-- start RECORDS FOR THIS TASK --

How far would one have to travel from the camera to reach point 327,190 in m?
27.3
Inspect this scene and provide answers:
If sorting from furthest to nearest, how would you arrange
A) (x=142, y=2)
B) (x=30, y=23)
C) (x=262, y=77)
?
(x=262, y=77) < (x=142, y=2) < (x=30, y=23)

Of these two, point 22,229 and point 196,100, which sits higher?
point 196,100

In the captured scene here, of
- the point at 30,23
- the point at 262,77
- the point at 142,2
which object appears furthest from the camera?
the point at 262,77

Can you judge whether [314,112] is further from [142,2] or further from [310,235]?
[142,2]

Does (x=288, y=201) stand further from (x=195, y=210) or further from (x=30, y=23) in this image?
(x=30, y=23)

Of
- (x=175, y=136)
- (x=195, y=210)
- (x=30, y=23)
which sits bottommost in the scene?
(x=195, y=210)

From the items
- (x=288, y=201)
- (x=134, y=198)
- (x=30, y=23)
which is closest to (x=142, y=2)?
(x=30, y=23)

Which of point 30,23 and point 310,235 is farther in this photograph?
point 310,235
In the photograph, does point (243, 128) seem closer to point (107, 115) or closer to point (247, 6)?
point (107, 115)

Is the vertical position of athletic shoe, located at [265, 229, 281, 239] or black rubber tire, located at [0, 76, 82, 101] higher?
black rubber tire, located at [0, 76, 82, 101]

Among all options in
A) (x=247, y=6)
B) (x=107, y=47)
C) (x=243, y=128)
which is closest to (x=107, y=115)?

-- end RECORDS FOR THIS TASK --

### SET TASK:
Copy out, word for word, the stretch of rows from the line containing "Is the vertical" through the final line of the rows.

### FINISHED TASK:
Is the vertical position of athletic shoe, located at [265, 229, 281, 239] or black rubber tire, located at [0, 76, 82, 101] higher?
black rubber tire, located at [0, 76, 82, 101]

Among all options in
A) (x=247, y=6)
B) (x=107, y=47)
C) (x=243, y=128)
which is closest to (x=107, y=115)?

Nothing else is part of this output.